### Data extracts
☆ ☆ ☆

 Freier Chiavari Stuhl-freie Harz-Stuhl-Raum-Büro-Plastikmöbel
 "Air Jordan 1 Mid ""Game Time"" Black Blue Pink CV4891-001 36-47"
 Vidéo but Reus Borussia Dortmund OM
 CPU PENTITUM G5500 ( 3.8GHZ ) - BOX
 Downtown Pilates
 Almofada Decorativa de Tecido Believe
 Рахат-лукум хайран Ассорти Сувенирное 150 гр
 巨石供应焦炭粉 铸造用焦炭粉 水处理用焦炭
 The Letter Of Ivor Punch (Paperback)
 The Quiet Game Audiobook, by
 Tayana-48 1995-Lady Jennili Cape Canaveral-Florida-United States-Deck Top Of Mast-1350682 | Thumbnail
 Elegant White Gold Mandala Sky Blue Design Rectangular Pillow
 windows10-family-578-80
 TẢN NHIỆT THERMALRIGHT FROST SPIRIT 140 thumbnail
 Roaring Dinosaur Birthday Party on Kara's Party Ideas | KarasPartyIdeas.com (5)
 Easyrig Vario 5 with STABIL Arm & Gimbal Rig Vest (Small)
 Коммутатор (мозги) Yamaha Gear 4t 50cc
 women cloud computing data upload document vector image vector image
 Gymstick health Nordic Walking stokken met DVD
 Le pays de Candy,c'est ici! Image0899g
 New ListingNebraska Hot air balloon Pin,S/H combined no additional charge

☆ ☆ ☆

### Instructions to follow
Search the records above for "Blue" and copy every line that has it.

### Response
 "Air Jordan 1 Mid ""Game Time"" Black Blue Pink CV4891-001 36-47"
 Elegant White Gold Mandala Sky Blue Design Rectangular Pillow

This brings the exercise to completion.